One legitimate use (in my opinion) is with std::set iterators. They are always const, in order to prevent changing the key used in the set. Changing the key would break the internal structure of the set and cause undefined behavior.
However, as long as the key doesn't change it's safe to change other data in the object.
Let's say you have an std::set like this:
std::set<MyObject> some_set;
And a class like this:
class MyObject {
public:
MyObject(const std::string &key)
: key_(key) {}
bool operator<(const MyObject &other) const {
return key_ < other.key_;
}
private:
// ...
// <some other data>
// ...
const std::string key_;
};
In the above example, the key is already const, so even if you modify the object, you cannot break the internal structure of the set.

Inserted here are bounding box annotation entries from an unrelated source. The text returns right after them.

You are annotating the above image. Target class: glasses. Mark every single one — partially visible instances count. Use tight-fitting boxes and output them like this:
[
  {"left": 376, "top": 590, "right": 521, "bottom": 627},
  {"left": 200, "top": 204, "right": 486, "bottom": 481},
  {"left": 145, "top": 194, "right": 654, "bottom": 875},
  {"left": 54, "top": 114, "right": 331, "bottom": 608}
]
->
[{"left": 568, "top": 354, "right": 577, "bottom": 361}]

Normally you can only get a const reference out of a set iterator:
const MyObject &object = *some_set_iterator;
But since the key is const, it's safe to const_cast the dereferenced iterator:
MyObject &object = const_cast<MyObject &>(*some_set_iterator);
One very legitimate use of this is when you have both a const and non const api (for const and non const objects respectively) as in
class Bar {
const SomeType& foo() const;
SomeType& foo();
}
Then since we don't want to duplicate the code in both functions we often use
class Bar {
SomeType& foo() {
//Actual implementation
}
const SomeType& foo() const {
return const_cast<Bar*>(this)->foo();
}
};
This is of course assuming that foo does not do something that violates the const semantics.

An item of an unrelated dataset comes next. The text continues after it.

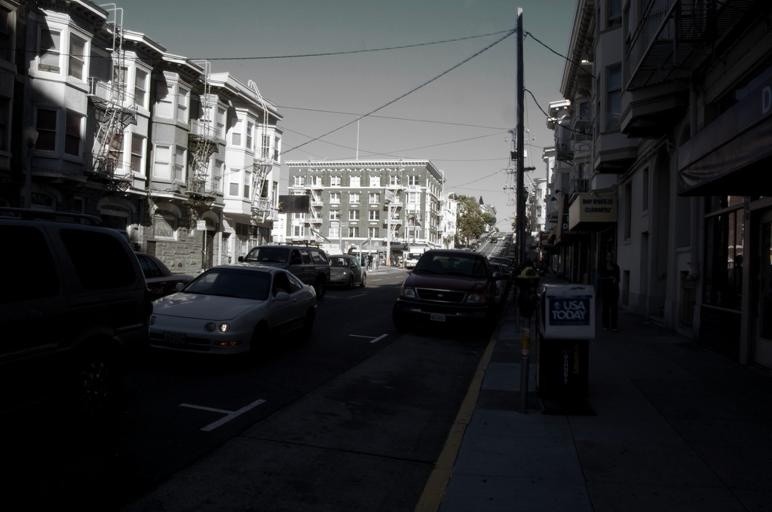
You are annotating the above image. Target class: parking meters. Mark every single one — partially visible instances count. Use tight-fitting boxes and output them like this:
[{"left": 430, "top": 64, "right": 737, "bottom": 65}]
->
[{"left": 517, "top": 266, "right": 541, "bottom": 414}]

Yes of course, when your calling code that you can't modify and isn't const correct. It should be noted that you should only use it with calls to functions that you know for certain won't modify your data!
There is an example of const_cast usage in c++ primer(5th edition) book.
Below function returns reference to const string
// return a reference to the shorter of two strings
const string &shorterString(const string &s1, const string
&s2)
{
return s1.size() <= s2.size() ? s1 : s2;
}
The book then mentions the case when we want a non const reference.
We can call the function on a pair of nonconst string arguments, but
we’ll get a reference to a const string as the result. We might want
to have a version of shorterString that, when given nonconst
arguments, would yield a plain reference. We can write this version of
our function using a const_cast:
string &shorterString(string &s1, string &s2)
{
auto &r = shorterString(const_cast<const string&>(s1),
const_cast<const string&>(s2));
return const_cast<string&>(r);
}
This version calls the const version of shorterString by casting its
arguments to references to const. That function returns a reference to
a const string, which we know is bound to one of our original,
nonconst arguments. Therefore, we know it is safe to cast that string
back to a plain string& in the return.
According to the book, it should be used if we know it is safe to cast.